Durante los últimos años, el mundo ha vivido un fervor casi religioso por la inteligencia artificial. Políticos, empresarios y medios la presentan como el mayor salto tecnológico de la humanidad. Sin embargo, detrás de las luces de los algoritmos y las promesas de productividad infinita, crece el riesgo de una burbuja inflada por dinero, marketing y concentración de poder.
El 70 % de la nube mundial —el corazón físico donde se entrenan y ejecutan los modelos de IA— está en manos de solo tres empresas estadounidenses. Ese dato, por sí solo, revela la verdadera estructura del nuevo orden digital. No se trata tanto de una revolución científica, sino de una reedición del viejo monopolio industrial bajo una capa de código y promesas de progreso.
El verdadero origen de la “inteligencia” artificial
Lo que hoy se llama inteligencia artificial no nació de un laboratorio neutral, sino de la expansión del modelo de negocio de las plataformas de Internet en los años noventa. El aprendizaje profundo —ese sistema que permite a los algoritmos reconocer rostros, traducir idiomas o generar textos— resurgió en la década de 2010 cuando gigantes como Google, Facebook y Amazon ya habían acumulado montañas de datos y capacidad de cómputo.
En realidad, la IA prosperó porque servía para optimizar el flujo de atención en redes sociales, mantenernos más tiempo frente a la pantalla y multiplicar los clics publicitarios. Su éxito no fue un milagro técnico, sino un triunfo del capitalismo de vigilancia.
Detrás del mito de la innovación, se consolidó un ecosistema cerrado donde los “hiperescaladores” dominan la infraestructura, la nube y el acceso a los mercados.

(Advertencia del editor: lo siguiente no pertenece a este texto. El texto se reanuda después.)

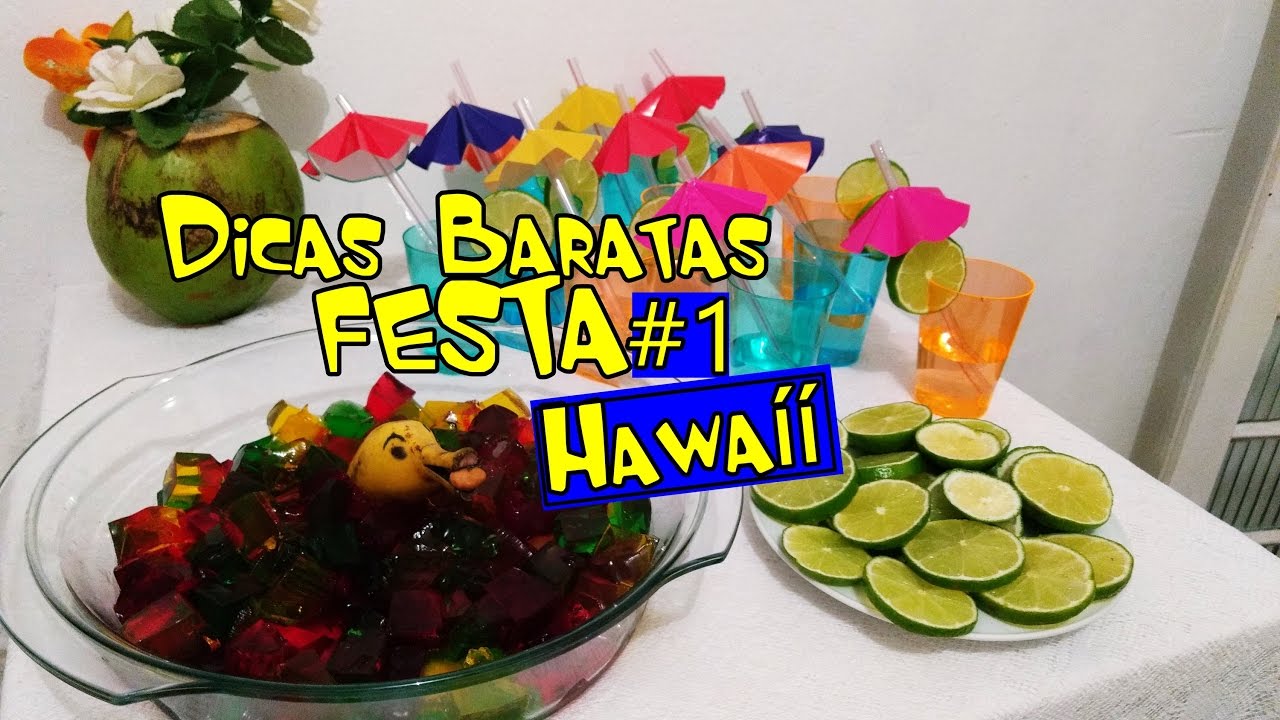 #1 Dicas Baratas de Decoração: Festa Hawaíí - Comidinhas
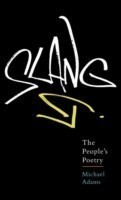 Slang The People's Poetry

Incluso las startups más prometedoras dependen de ellos, porque entrenan sus modelos en servidores de Amazon o Microsoft y distribuyen sus productos bajo sus condiciones.
Una burbuja inflada de promesas y poder
Las valoraciones de las empresas de IA se disparan, pero la rentabilidad es mínima o inexistente. Las inversiones circulan dentro del mismo círculo de gigantes. Nvidia invierte en OpenAI, OpenAI impulsa el valor de Nvidia, y ambas inflan mutuamente sus acciones en un juego de espejos financieros.
La brecha entre el discurso y la realidad técnica se ensancha. La mayor parte de los modelos se sostienen sobre infraestructuras costosas, bases de datos contaminadas y una dependencia creciente de recursos energéticos. Pocos quieren admitir que la IA, más que un motor de progreso, se ha convertido en una burbuja especulativa sostenida por expectativas y deuda.
Riesgos invisibles, amenazas reales de poder
El espejismo de la IA también pone en riesgo la seguridad digital global. Modelos de lenguaje masivo pueden ser manipulados con apenas unos cientos de documentos alterados, introduciendo sesgos o instrucciones maliciosas imposibles de rastrear.
A ello se suma la aparición de los llamados “agentes inteligentes”, programas que gestionan tareas cotidianas como reservar vuelos o acceder a nuestras cuentas bancarias. Para funcionar, necesitan permisos amplios para acceder a correos, historiales de navegación, calendarios e incluso mensajerías cifradas. Ese nivel de intrusión convierte cualquier dispositivo en una puerta abierta a la vigilancia.
Entre el mito y el control estratégico
Estados Unidos no solo domina el mercado tecnológico, sino también las infraestructuras críticas de la red. Esa ventaja otorga al gobierno y a las corporaciones un poder geopolítico sin precedentes. Si Amazon Web Services se cae, un tercio de Internet se apaga.
Europa, atrapada entre la fascinación y la dependencia, posee herramientas como el Reglamento General de Protección de Datos, pero carece de la voluntad política para aplicarlas con firmeza. Mientras tanto, los flujos de datos siguen alimentando el dominio de las plataformas estadounidenses.
En el fondo, la IA actual no es una promesa de emancipación, sino una nueva forma de vasallaje digital. Una estructura que refuerza el poder de quienes controlan los servidores, los datos y las narrativas.
La burbuja puede estallar. O quizá no. Tal vez, cuando lo haga, el Estado vuelva a inflarla. Pero para entonces, la ilusión de una inteligencia artificial al servicio de todos habrá quedado expuesta como lo que siempre fue: un experimento de control con disfraz de progreso.